なお、黄疸やかゆみといった自覚症状が現れないこともあります。このような原発性胆汁性肝硬変を、「無症候性原発性胆汁性肝硬変」とよびます。健診などでたまたま原発性胆汁性肝硬変の徴候がみられるものの、無症候性のまま数年以上経過する場合もあるようです。

治療法

早期の原発性胆汁性肝硬変の治療は、一般的に薬による治療が行われます。代表的な治療薬にウルソデオキシコール酸があります。この薬は、胆汁を流れやすくし肝臓の細胞を保護する働きがあり、肝不全や肝移植までの気管を延長することができるとされています。また、ウルソデオキシコール酸だけではコントロール困難な場合は、ベザフィブレート製剤が使用されることが多いようです。これは、細胞を障害する胆汁酸の毒性を弱める働きがあります。なお、ベザフィブレート製剤は、現在厚生労働省の指導の下研究が続けられており、現在は保険適用はまだのようです。

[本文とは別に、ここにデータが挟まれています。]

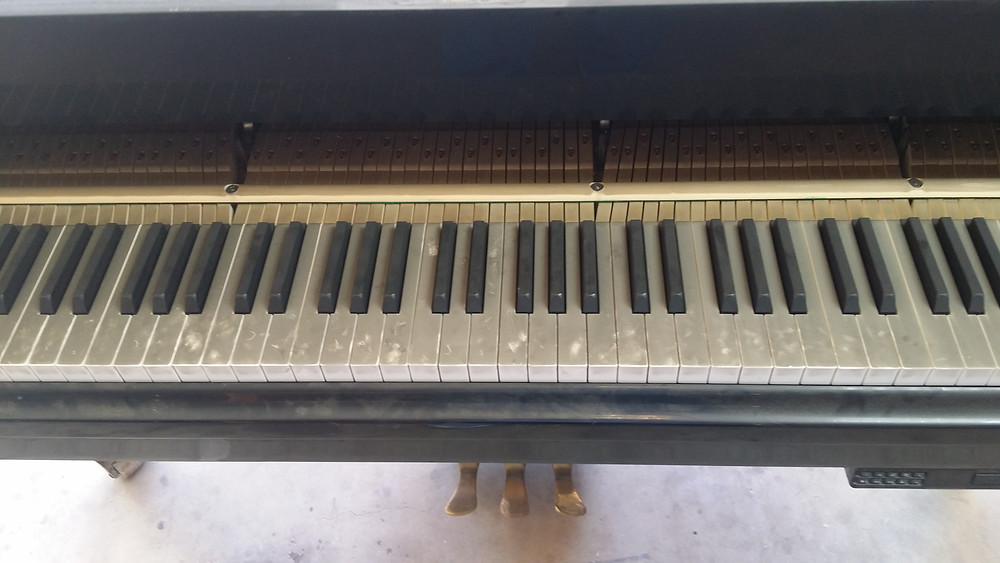 Piano Tuning, Fire Damage, Piano Repair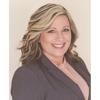 Julie Gilileo - State Farm Insurance Agent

そのほか、かゆみが軽い場合には抗ヒスタミン剤などが使用されます。さらに、病気に伴って不足する脂溶性ビタミン(A・D・E・K)やカルシウムを補う薬が用いられることもあります

また、肝硬変が進んで合併症がおこった場合は、その治療も行われます。合併症の治療の詳しい内容はこちら

原発性胆汁性肝硬変(PBC)は公費対象

原発性胆汁性肝硬変(PBC)の患者さんは、難病患者の医療費助成制度を受けることができます。保険診療では治療費の自己負担分は約3割相当ですが、その一部に関して公費負担を受けることができます。 原発性胆汁性肝硬変(PBC)の患者さんの公費負担には、認定基準があり、主治医の診断に基づいて都道府県(保健所)に必要書類を申請します。認定されると、「特定疾患医療受給者証」が交付され、公費負担を受けることができます。  
※他の法令により国又は地方公共団体による医療に関する給付が行われている方は除かれます。 制度の概要、手続き方法を参照し、申請については最寄りの保健所にご相談ください。